On September 9, the U.S. House of Representatives passed a bill called the “Waters of the United States Regulatory Overreach Protection Act of 2014,” 262 votes in favor to 152 opposed. If enacted, the bill would block the proposed rule and order the corps and EPA to reach consensus with all fifty states before proceeding. Bear in mind that the state-by-state approach to water quality before 1972 is what left us with fires on the Cuyahoga River, millions of dead fish on the Mississippi, and poisoned salmon runs on the West Coast.
The bill has little chance of passing the Senate and no chance of being signed into law. Still, the action by the House is appalling. The majority seems more than willing to sacrifice clean water and wildlife in order to please their corporate contributors.
Perhaps the most distressing part of this is the lip service these Congressmen pay to “the sportsman.” Of the 262 who voted and/or cosponsored this bill, 198 are members of the Congressional Sportsmen’s Caucus. That’s the group that claims “to protect and advance the interests of sportsmen and women through policies that address sportsmen’s conservation issues such as hunting, recreational angling and shooting and trapping.”
I’m an avid waterfowler, so the future of the prairie potholes concerns me. I’m an avid pheasant hunter, so the winter cover those potholes provide is a matter of some interest to me as well. I like to fish for trout in the high country, which means I’m a supporter of good water quality in the West. One of these days, I hope to get over toward the coast and wet a fly for steelhead, so I like to think those rivers will be clear and full of fish when I get there. In short, I’m a sportsman, so I care about clean water. Nor do I think I’m alone in this concern— tens of millions of other hunters and anglers recognize that we can’t have wildlife without water. It’s an ecological fact that even the members of the Congressional Sportsmen’s Caucus ought to be able to understand.
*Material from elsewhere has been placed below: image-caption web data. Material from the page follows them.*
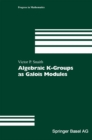 Image for Algebraic K-groups As Galois Modules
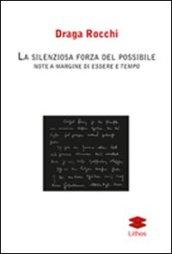 La silenziosa forza del possibile. Note a margine di essere a tempo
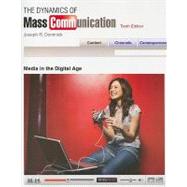 Dynamics of Mass Communication : Media in the Digital Age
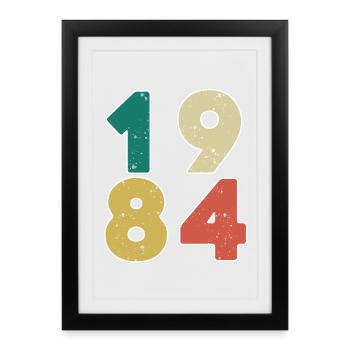 1984 - Born 1984 - Built in 1984 - Framed poster (27 × 37 cm) - black - Front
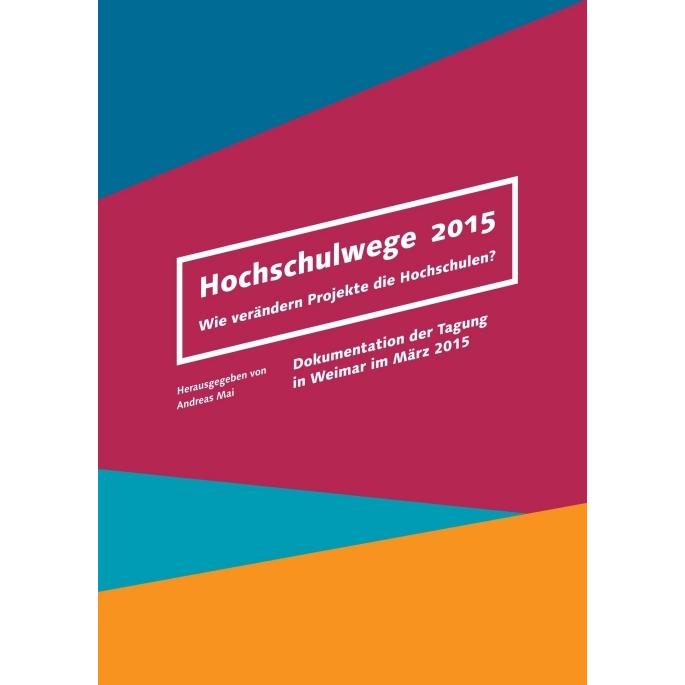Hochschulwege 2015, Fachbücher von Andreas Mai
We’ve tried cleaning up our streams and protecting our wetlands state by state— it doesn’t work. The quality of our water affects us all; it’s a national issue and it requires a national solution.
If you happen to live in Connecticut, Delaware, Hawaii, Maine, or Vermont, your representative didn’t vote for the “Waters of the United States Regulatory Overreach Act.” If you live anywhere else, there’s a chance he or she did. If you live in Texas, Georgia, Louisiana, Michigan, North Carolina, Oklahoma, the chances are pretty good, and if you live in Utah, Wyoming, North or South Dakota, it’s a certainty.
The next time that glad-handing politician slaps you on the back and tells you what a dyed-in-the-wool nimrod he is, how many mallards he shot last year, how many bass he caught, ask him how he voted on this one.
It takes more than a gun or a fishing pole to make a sportsman.